When one talks of great Irish wins, Sion Mills, 1969; Kingston, 2007 and Bangalore, 2011 are sure to crop up. But much before these landmarks, the College Park in Dublin – the home ground of Dublin University – played host to a historic win.
Unfortunately this match was not accorded first-class status, as Ireland were an absolutely amateur side then. Which makes the feat all the more remarkable. South Africa toured England in 1907 for their first Test series there, but three years prior to that, a tour consisting of first-class matches was arranged.
Truth be told, South Africa were an extremely raw Test side at that time – without a single win – but in 1905-06, they would go on to record a famous 4-1 drubbing of England at home.
The South Africans came into the game against Ireland riding on a streak of six undefeated games since their loss to Worcestershire, and in their latest game, they had thrashed W.G Grace’s London County by ten wickets. The tourists’ main stars were the opening pair of Louis Tancred and James Sinclair, all-rounder Sibley Snooke and the versatile bowler Reginald Schwarz.
The match was a three-day affair, played between 30th June and 2nd July. Due to damp conditions, play did not start until 4 p.m on the first day. Batting first, Ireland found out why Schwarz was touted as one of the best players in the touring party as he picked up 5/65 to consign the hosts to 160 all out in 55.4 overs.
Leg-break bowler Gordon White chipped in with 3/14. Ireland’s wicketkeeper Frank Browning top-scored with a crucial 40 from number seven to give the innings some much-needed meat while opener Andrew Comyn laid the platform with a sedate 32.
On a sticky track, this total was a very good effort and Ireland’s bowlers showed the visitors during the latter’s reply on how to make the most of it. The right-arm off-break bowler Thomas ‘Tom’ Ross proceeded to rip through the South Africans with a stunning display of bowling.
Ross picked up all but one wicket, finishing with outstanding figures of 17.5-6-28-9. The entire team collapsed for a paltry 64 in 35.5 overs, with only Frank Mitchell (25) managing double figures. Ross’ fellow spinner William Harrington took the remaining wicket. The lead was a invaluable 96 runs.
Indeed, the pitch had become a slow bowler’s delight and the ball was now in the South Africans’ court to restrict the hosts in the second innings and ensure a manageable target. However, the Irish batsmen proved yet again that they were better accustomed than their counterparts on that pitch, ending their second innings on 135 in 39.1 overs.
Just as in the first innings, Schwarz (3/23) and White (4/27) were the performers for the South Africans, but they were thwarted well by Browning again. The gutsy wicket-keeper top-scored for the second time in the match, scoring 31.
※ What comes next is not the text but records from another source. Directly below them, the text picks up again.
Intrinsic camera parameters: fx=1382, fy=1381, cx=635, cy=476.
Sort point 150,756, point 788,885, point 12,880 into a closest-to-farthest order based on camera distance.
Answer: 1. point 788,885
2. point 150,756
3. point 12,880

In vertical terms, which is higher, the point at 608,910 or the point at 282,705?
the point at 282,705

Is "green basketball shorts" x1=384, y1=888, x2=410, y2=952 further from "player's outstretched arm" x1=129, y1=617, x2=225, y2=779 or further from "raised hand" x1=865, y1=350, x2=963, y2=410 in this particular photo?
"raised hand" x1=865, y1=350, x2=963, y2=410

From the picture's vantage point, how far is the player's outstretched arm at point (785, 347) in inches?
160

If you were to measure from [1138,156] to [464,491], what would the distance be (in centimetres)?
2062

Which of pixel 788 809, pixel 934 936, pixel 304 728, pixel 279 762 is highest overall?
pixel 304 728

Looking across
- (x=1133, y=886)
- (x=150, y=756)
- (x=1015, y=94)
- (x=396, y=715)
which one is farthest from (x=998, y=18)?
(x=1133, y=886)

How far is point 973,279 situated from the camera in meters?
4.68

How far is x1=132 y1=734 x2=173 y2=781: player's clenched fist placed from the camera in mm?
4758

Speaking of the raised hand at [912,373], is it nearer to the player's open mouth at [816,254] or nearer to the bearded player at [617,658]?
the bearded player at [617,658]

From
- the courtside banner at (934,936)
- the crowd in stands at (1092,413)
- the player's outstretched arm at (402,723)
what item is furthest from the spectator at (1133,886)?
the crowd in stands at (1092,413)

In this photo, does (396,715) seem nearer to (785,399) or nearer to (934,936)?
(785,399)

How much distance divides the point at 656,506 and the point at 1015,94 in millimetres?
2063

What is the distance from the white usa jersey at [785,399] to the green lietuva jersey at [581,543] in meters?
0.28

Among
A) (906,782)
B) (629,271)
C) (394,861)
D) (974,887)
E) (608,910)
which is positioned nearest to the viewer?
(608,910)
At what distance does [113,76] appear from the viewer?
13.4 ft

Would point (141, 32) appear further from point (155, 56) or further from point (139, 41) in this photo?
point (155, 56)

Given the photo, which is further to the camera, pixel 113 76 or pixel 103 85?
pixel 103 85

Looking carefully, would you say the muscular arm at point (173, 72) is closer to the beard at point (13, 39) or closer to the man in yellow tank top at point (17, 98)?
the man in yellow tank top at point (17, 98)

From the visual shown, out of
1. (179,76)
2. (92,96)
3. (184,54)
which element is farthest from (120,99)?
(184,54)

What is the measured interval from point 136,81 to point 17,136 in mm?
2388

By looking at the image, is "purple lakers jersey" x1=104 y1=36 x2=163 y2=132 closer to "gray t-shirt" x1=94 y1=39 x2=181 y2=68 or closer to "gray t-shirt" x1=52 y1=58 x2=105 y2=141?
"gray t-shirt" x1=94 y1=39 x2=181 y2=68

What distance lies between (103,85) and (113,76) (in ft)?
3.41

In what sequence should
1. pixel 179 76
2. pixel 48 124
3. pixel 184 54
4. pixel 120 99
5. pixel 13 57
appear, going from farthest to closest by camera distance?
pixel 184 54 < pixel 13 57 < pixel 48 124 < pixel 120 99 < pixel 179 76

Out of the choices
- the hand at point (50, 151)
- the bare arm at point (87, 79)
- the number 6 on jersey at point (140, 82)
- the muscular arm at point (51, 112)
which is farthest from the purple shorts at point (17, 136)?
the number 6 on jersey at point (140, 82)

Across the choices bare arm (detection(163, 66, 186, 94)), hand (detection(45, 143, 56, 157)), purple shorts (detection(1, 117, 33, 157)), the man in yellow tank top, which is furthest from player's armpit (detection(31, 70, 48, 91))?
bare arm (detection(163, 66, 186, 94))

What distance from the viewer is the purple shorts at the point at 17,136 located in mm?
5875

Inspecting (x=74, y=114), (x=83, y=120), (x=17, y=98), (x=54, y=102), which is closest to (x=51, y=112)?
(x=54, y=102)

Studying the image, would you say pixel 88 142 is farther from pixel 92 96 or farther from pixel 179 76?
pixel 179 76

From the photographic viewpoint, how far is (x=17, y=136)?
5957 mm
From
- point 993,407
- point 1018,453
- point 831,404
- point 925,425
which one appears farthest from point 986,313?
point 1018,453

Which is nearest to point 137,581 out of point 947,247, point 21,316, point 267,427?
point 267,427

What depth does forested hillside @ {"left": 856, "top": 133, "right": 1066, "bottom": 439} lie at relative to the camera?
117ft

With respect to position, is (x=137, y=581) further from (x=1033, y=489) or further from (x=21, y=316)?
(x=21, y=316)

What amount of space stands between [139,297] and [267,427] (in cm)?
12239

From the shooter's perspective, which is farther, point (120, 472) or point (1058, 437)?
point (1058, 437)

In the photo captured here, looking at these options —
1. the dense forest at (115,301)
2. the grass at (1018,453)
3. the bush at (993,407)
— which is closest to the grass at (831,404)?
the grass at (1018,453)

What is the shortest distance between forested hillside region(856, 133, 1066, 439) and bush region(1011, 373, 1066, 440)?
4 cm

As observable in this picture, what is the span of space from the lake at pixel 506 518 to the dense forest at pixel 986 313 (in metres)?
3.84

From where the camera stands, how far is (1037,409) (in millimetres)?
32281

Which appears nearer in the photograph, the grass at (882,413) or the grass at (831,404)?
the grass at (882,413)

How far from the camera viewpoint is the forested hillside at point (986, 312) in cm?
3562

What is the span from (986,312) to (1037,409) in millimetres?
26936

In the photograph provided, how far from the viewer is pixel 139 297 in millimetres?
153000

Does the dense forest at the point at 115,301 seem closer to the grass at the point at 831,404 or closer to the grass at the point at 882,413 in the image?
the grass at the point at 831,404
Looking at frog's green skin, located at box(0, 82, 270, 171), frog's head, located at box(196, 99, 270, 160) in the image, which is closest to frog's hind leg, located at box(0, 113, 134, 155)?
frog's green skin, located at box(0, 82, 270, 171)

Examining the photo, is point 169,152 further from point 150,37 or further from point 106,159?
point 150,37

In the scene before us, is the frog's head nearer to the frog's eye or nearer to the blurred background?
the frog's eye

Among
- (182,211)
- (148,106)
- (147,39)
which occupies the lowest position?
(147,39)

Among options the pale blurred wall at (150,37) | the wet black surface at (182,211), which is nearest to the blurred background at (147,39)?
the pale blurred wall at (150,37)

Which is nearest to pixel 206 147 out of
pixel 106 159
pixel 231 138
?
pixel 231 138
He was aided by Septimus Lambert (27) and Harry Corley (28) as the trio rescued the innings after another worrying start. The target for the South Africans was a big challenge and Ireland were firm favourites as the fourth innings commenced.
If the visitors wanted to make a match out of it, their dependable openers Tancred and Sinclair had to no doubt provide a promising start. However, both of them got out for ducks to Harrington, giving the innings a woeful start. From that point on, the South Africans lost their appetite for a fight and the wickets tumbled one by one.
Mitchell (21), White (30) and Snooke (25) were the ones who tried their best to get the score anywhere close to the target, but the bowlers, Harrington (5/66) in particular, were too good for them. Ross took 2/36 to give himself 11/64 in the match, while EJ Donovan and Gus Kelly – who was the opener Comyn’s brother-in-law – shared the remaining three wickets.
The South Africans were bowled out for 138 in 44.2 overs, a much better showing than their first innings but not enough to deny the jubilant Irishmen, who won by a comfortable 93 runs.
As it happened, this turned out to be one of only three defeats for the South Africans on the tour, sandwiched between the aforementioned defeat to Worcestershire and another one against Kent in late August. Worcestershire and Kent were full-fledged counties and the matches against them had proper first-class status.
Whereas Ireland were nothing more than a bunch of greenhorn amateurs, who were only too glad to face a national team filled with Test cricketers. Imagine then, what must have been the satisfaction when the historic win was completed.
Thus the Irish tendency to create giant-killing upsets had begun way back in 1904. In 1928, Ireland beat the touring West Indians and repeated the trick in 1969 and 2004 (the latter being a 50-overs game). In 2003, it was Zimbabwe who bore the brunt in a 50-overs game.
Each of these few victories in the days before Ireland attained full international status were path-breaking in their own way, of which College Park, 1904 remains the original watershed moment.